Using the pyzmail module we can make the raw email data a PyzMessage object which allows us easily pull certain data from the email body, in this case we’re pulling the sender’s email address:

temp_fromraw = temp_message.get_addresses('from')
temp_from_address = temp_fromraw[0][1]

The get_addresses('from') method returns the from address as a list containing both the sender’s name and address. In this case I only wanted the address. You could also use (‘to’), (‘cc’), and (‘bcc’).

We can also get the subject and the body of the email using the following line of code:

# Subject
print(temp_message.get_subject())

#HTML body
print(temp_message.html_part.get_payload().decode(temp_message.html_part.charset))

# Text body
print(temp_message.text_part.get_payload().decode(temp_message.text_part.charset))

Getting the body of the email is evidently a little more involved. Emails can be sent as HTML, plaintext, or both. A solution could be doing something like this:

if temp_message.text_part != None:
    temp_email_body = temp_message.text_part.get_payload().decode(temp_message.text_part.charset)
else:
    temp_email_body = temp_message.html_part.get_payload().decode(temp_message.html_part.charset)

Method Two:

We can also use the email library to parse our emails into something intelligible for us mere mortals.

email_uid = 5

raw_msg = imap_obj.fetch([email_uid], 'RFC822')
email_message = email.message_from_bytes(raw_msg[email_uid][b'RFC822'])

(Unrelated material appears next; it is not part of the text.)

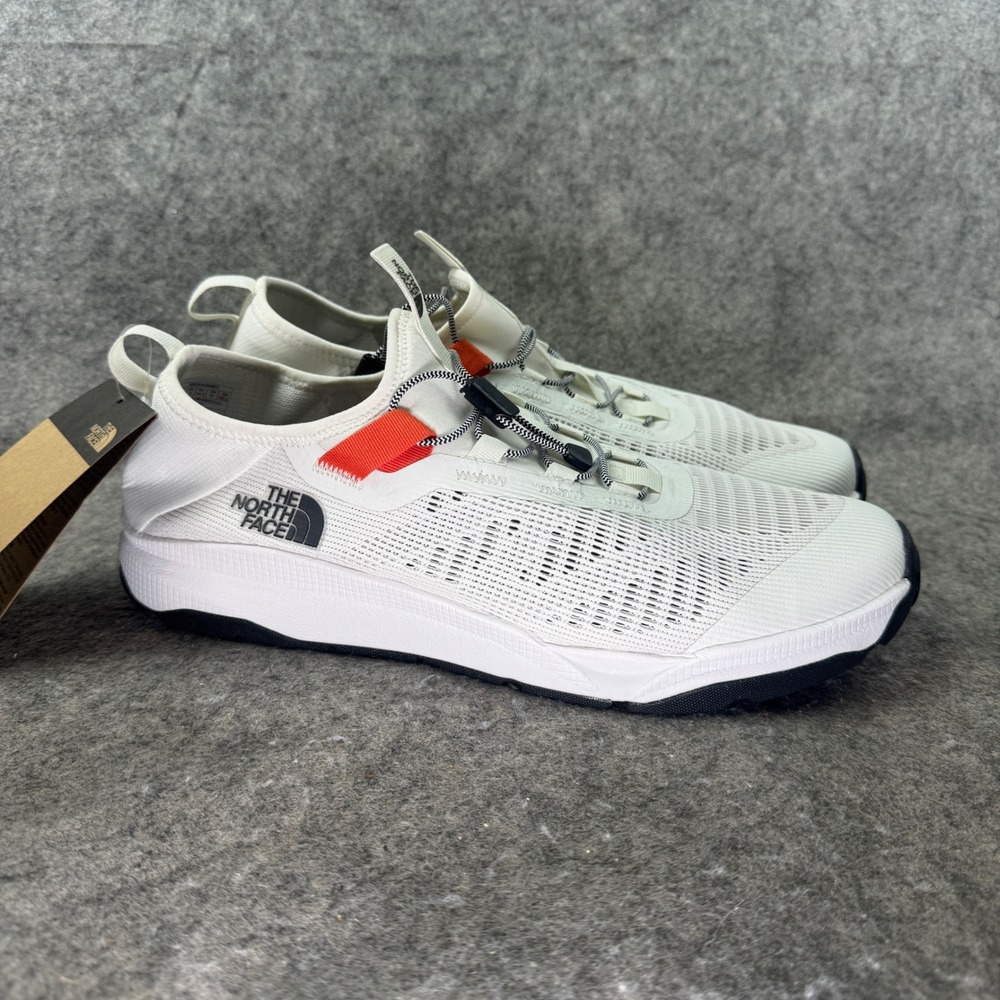 The North Face Platte Canyon Mens Sz 11 White Orange NF0A8AE3 Trail Sneakers NWT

In the above example we add 'RFC822' as our data perimeter the parameters in the fetch() method. Then we pass the fetched message, the UID, and the b' bytes prefix to the message_from_bytes() method.

Our email_message variable is a email.message.Message class which means we can request some information from it. For example:

print(email_message["from"])
print(email_message["to"])
print(email_message["subject"])

You could also loop through numerous emails using the following:

for uid, message_data in imap_obj.fetch(email_uids, 'RFC822').items():
    email_message = email.message_from_bytes(message_data[b'RFC822'])
    print(email_message["from"])
    print(email_message["to"])
    print(email_message["subject"])

When we call on the fetch() method it returns both the UID and the email data that we can conveniently pass through to the message_from_bytes().

I hope something I’ve gone over is helpful and sparked an interest in doing something with Python and emails.